İsrail ordusuna bağlı birlikler Gazze Şeridi sınırlarında toplanmaya devam ederken, kara harekatının yapılıp yapılmayacağı veya hedeflerinin ne olacağı konusundaki tartışmalar devam ediyor. Peki İsrail ordusunun Gazze içinde gerçekleştirdiği son kara operasyonunda neler yaşandı?
SON KARA OPERASYONU 2014 YILINDA YAPILDI
İsrail ordusunun Gazze Şeridi’ne yönelik son kara operasyonu, bir haftadan fazla süren yoğun hava bombardımanının ardından 17 Temmuz 2014’te gerçekleştirildi. ‘Koruyucu Hat Operasyonu’ adı verilen 51 gün süren harekat sonucunda 500'den fazlası çocuk olmak üzere tahmini 2 bin 251 Filistinli, İsrail güçleri tarafından öldürülürken, Gazze Şeridi içerisinde bulunan silahlı gruplar 75 İsrail askeri ve 8 İsrailli sivili öldürdü.
King's College London'ın savunma çalışmaları bölümünde yardımcı doçent olarak görev yapan Andreas Krieg, 2014 yılında gerçekleştirilen kara operasyonunun ‘kapsam açısından oldukça sınırlı’ ifade ederek “Koruyucu Hat Operasyonu” sırasında çoğunlukla Hamas’ın tünel altyapısının hedeflendiğini belirtti. Krieg, "Bu operasyon daha çok askeri hedeflere ulaşmakla ilgiliydi ve tünel altyapısını hedef alması planlanmıştı. Stratejik bir başarı elde etmek planlanmamıştı. Eğer böyle olsaydı Hamas ya yok edilirdi ya da en azından etkisiz hale getirilirdi” dedi.
‘BU OPERASYONLAR MALİYETLİ OLUYOR’
Newcastle Üniversitesi'nde uluslararası hukuk, Orta doğu ve savaş araştırmaları üzerine çalışan kıdemli öğretim görevlisi Craig Jones,“21. yüzyıldaki çoğu ordu, kara operasyonları yapmak istemiyor çünkü bu, söz konusu taraf için çok maliyetli oluyor” şeklinde konuşarak “İsrail ordusunun beğenin ya da beğenmeyin havada inanılmaz bir kapasitesi var. Minimum hasarla maksimum can kaybına neden olabilir. Fakat askerlerinizi düşman kuvvetlerinin bulunduğu bir alana yollamak tehlikeli ve maliyetli”yorumunu yaptı.

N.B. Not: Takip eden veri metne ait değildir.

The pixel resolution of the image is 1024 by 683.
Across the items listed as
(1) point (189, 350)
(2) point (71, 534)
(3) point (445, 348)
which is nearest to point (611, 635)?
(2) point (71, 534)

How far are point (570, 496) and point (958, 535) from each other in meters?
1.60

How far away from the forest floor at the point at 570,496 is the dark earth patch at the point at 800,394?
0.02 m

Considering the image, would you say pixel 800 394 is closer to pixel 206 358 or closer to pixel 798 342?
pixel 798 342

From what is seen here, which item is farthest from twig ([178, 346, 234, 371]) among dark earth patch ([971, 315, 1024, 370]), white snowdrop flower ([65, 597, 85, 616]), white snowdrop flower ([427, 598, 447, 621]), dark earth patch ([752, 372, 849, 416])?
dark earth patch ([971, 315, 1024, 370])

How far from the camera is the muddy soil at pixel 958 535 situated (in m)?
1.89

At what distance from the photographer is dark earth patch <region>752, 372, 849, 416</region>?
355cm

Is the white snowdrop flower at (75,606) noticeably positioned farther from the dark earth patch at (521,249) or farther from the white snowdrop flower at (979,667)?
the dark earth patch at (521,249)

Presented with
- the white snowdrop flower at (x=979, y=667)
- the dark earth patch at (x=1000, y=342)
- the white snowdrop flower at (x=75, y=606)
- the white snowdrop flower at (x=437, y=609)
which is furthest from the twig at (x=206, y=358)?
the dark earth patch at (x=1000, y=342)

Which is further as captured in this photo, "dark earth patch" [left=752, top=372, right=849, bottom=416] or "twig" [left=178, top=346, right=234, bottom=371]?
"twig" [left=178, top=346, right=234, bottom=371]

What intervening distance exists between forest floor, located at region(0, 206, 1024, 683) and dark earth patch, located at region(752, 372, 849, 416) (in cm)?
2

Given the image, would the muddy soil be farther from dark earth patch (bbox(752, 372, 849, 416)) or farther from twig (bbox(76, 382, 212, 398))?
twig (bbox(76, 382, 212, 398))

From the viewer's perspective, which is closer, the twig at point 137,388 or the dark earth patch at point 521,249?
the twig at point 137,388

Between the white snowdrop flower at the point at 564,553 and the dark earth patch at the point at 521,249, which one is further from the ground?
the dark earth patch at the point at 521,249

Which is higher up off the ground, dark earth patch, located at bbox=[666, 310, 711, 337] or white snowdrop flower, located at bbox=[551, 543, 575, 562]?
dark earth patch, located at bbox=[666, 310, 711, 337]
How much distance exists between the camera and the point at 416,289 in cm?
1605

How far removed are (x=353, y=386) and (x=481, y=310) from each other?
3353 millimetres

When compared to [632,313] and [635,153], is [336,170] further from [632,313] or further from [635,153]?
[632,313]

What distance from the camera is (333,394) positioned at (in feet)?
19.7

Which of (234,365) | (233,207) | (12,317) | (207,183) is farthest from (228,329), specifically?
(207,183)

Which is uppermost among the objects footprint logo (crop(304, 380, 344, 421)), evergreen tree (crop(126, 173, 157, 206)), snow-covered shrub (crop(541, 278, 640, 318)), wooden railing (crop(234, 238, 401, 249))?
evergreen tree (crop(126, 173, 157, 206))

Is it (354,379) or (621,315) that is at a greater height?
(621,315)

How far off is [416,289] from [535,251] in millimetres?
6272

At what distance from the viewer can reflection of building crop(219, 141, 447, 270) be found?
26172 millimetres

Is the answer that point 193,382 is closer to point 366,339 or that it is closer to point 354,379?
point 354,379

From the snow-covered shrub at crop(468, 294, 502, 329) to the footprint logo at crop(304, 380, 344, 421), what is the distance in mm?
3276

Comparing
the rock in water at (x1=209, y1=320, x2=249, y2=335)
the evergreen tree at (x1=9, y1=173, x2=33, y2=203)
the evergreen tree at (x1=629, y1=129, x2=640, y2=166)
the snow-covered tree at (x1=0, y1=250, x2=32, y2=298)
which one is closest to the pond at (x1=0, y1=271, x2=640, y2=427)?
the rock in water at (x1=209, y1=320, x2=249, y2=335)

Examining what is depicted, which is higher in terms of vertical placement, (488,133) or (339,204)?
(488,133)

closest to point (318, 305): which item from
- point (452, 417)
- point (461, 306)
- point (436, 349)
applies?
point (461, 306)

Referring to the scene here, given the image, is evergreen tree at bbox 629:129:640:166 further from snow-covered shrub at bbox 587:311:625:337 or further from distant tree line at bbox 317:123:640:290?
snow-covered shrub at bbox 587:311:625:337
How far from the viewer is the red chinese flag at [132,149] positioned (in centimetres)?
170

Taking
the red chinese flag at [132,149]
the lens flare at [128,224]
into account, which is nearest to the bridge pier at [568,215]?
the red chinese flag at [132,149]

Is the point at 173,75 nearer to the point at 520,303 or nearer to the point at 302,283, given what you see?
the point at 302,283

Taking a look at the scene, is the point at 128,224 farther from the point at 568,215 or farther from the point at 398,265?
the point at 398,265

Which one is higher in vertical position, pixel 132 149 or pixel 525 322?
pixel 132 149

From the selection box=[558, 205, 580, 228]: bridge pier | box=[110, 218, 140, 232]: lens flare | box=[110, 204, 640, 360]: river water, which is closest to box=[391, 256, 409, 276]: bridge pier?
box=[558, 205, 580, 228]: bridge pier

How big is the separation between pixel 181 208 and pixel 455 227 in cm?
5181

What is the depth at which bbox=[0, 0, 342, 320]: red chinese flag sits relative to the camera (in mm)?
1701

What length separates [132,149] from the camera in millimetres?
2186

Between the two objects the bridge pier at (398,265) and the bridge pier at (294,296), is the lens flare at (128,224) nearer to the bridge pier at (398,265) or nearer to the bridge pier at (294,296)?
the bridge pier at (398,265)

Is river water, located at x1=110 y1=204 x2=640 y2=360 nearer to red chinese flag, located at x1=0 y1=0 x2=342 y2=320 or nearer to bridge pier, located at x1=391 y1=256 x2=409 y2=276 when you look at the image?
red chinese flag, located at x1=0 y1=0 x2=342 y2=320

İsrail’in 2014 yılında gerçekleştirdiği “Koruyucu Hat Operasyonu” 75 askerin hayatını kaybetmesine sebep olurken, harekatın ardından birçok askerin psikolojik sorunlar yaşadığı belirlendi. İsrail Savunma Bakanlığı’nın elinde bulunan verilere göre, 2014'teki çatışmalar nedeniyle engelli olarak tanımlanan 481 eski askerden 143'ünün travma sonrası stres bozukluğundan (TSSB) muzdarip olduğunu ortaya çıktı.
'ÖLÜM KUTUSU'NA ÇEVİRMEK İÇİN TAM YETKİ
2014 yılında gerçekleştirilen “Koruyucu Hat Operasyonu” sırasında İsrail’in “hukuk” kavramını taktik olarak ilk kez kullandığını belirten Craig Jones,“Yasa, askeri eylemi kısıtlayan veya yasaklayan bir şey değil. Genellikle gücü arttırma taktiği olarak kullanılıyor" dedi. Bu durumun açık örneklerinden biri, 2014 yılında Gazze içindeki en yoğun nüfusa sahip olan Şucaiyye MahalLesi'nde yaşandı. Hava saldırısından önce bölgede yaşayanları broşür, telefon aramaları ve mesajlarla uyardı. Hamas ve bölgede yaşayanların bu durumu ‘psikolojik harp’ olarak görüp bölgeden ayrılmaması sebebiyle uyarılardan bir gün sonra yapılan saldırılar en az 72 kişinin hayatını kaybetmesine sebep oldu. Jones, bu durumu,“Bu hukuk biliminin karanlık tarafı. Bu uyarılar yapıldıktan sonra istediğiniz bir alanı ölüm kutusuna çevirmek için tam yetki sahibi oluyorsunuz” dedi.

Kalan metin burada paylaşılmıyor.